▶ [PROBLEM REQUIREMENTS] Condense the paragraph beginning "With a car, you can actually get things fixed" in the "Body Shop" essay below into one shorter sentence that keeps its main facts.

▶ [DOCUMENT EXTRACT]
****************

2/24/2008

Body Shop

I always thought that a car was a reasonable metaphor for a body. You give it fuel, it runs reasonably well, and when parts occasionally break down you go to the repair shop and get it fixed.


As I get older, I realize just how wrong this metaphor is.


With a car, you can actually get things fixed. It may take several trips to the shop just to figure out what the problem is, and you'll probably replace several other perfectly working parts and send your repairman's kids through college along the way, but you can eventually nail it down and either repair or replace the broken part.


Also with a car, you may have things breaking often and feel like the repairs are never-ending. But you can fix things one by one and, when you're all done, start fixing them again until you finally reach your limit and torch the heap outside your home and try to bluff the insurance company into believing your story about the unfortunate accident with the squirrel and the M80.


A body, on the other hand, consists of parts that, when broken, never actually get completely fixed. And until the glorious future of black-market doner banks where you can get entirely new limbs and organs for the right price from the wrong people, you really can't replace what you have. Or even if you could, the things wouldn't actually fit and function correctly.

****************

▶ [DATA]
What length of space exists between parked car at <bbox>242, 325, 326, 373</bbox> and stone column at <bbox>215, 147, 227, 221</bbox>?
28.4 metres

****************

▶ [SOLUTION TO THIS EXERCISE] A car can truly be fixed: diagnosing it may take several shop visits, costly replacement of other working parts, and plenty of money paid to the repairman, but eventually the broken part can be found and repaired or replaced.